I deployed to Afghanistan just once, in 2005, and was injured two months later. I was a gunner in a Humvee. We were on a fairly routine patrol. However, we ran over an IED that was buried in the road. It went off under the back tire, pretty close to where I was standing, throwing me off the vehicle.

I remember the whole thing, from the medevac to the hospital to when they put me under for surgery. Ever since I have been a double leg amputee.

Losing your legs isn't easy, but I think I started accepting it almost immediately. I started approaching it with a determination to just go on with my life: I’m not dead, I’m still alive and still have a life to live, and I guess I was kind of determined to keep living it.

I decided to come back and rise.

The Army was really good about working with local adaptive sports organizations in San Antonio, and I started trying things out as soon as I could. I tried hand-cycling, but things really began to change for me when I attended a cross-country skiing recruitment camp in 2005 in Idaho.

Skiing really had a lot of appeal to me because of the feeling of freedom that goes along with being able to cross-country ski, and heading out into the woods for dozens of kilometers without having to worry about wheelchairs or assistance devices and things like that. I can go out and do it myself without having to have someone help me at all.

I started as a cross-country skier, though I competed in biathlon pretty early as well. Back then I just borrowed biathlon equipment and did the races for experience. I still compete in both sports, but right now I am better in biathlon than I am in cross-country. I enjoy racing in general, but the added additional element of biathlon, to me, makes it more interesting in a way. In Sochi, I entered in six events, three for biathlon, although the event in which I won a bronze medal in Sochi, the 2.4-km pursuit, is no longer part of the Paralympic program.

Although I've never been a competitive shooter, I learned to shoot when I was young and also shot while I was in the Army. I’d say I’m usually one of the better shooters in the field in most biathlon events.

I train for these sports year round, and living in San Antonio for much of the year means I often train on my own. Starting in November, we have a good week and a half training camp every month through January and a full competition schedule, so I travel quite a bit during the winter to train and compete. The rest of the time I am at home, which means dry-land training on wheels.

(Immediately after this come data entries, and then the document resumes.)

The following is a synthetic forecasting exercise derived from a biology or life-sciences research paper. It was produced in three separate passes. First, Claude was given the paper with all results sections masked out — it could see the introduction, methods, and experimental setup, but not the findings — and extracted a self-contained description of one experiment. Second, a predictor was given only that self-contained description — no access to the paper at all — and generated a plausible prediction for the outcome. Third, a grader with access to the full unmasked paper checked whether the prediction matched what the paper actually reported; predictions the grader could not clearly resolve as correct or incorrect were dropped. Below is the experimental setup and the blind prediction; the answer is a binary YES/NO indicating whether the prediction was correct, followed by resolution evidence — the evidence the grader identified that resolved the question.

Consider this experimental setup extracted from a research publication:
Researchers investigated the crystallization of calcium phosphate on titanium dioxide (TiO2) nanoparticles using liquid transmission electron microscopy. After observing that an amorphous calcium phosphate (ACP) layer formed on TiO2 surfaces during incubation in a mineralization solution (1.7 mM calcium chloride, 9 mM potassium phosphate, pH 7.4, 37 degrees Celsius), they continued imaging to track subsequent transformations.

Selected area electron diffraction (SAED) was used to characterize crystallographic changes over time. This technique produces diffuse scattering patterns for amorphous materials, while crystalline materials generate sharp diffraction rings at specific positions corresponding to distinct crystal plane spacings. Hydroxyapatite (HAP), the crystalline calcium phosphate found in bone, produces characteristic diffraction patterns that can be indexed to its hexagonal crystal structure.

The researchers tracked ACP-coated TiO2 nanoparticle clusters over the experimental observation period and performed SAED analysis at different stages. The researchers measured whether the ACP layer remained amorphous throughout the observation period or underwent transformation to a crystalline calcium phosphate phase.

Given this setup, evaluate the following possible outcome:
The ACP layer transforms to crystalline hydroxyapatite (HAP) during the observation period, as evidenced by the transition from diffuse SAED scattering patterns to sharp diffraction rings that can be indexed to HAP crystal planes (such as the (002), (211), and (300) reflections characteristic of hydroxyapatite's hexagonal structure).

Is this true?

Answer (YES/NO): YES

A typical training week is about six days on and one day off with two sessions most days. Three of those sessions are in the weight room, and the rest are out skiing, while three or four of the ski sessions include shooting. During a typical week I am skiing probably 12-15 hours, which doesn't include time in the weight room or doing other cross training, such as swimming or, one of my favorites, kayaking.

Also, on days when I don't physically shoot, I do dry fire drills every day, so just practicing handling the rifle, practicing the movement of shooting, without actually firing.

As I mentioned in my other blog, I feel like I am coming into the Winter Games in the best shape of my life. I can’t believe in a few days, it will be over.

Competing in both biathlon and cross-country skiing can be a challenge. The schedules at competitions are often tight — including the schedule in Sochi — so we put a lot of emphasis on recovery. The U.S. athletes get good support from our team as far as help with nutrition and massage therapy and stuff like that. Besides that, it’s just a matter of after your race getting a good meal and lots of rest and stretching and preparing for the next day’s race.

Coming from the Army has also played a role in my success thus far. In the Army you develop mental toughness and determination, plus a strong work ethic, all of which transfers over to whatever you do.

Once you get on the snow, however, it’s all about just getting out there and competing to the best of your ability. Over time I developed an approach of trying not to worry about things that are out of my control and to just focus on what I can do to make my days of competition the best I can possibly be.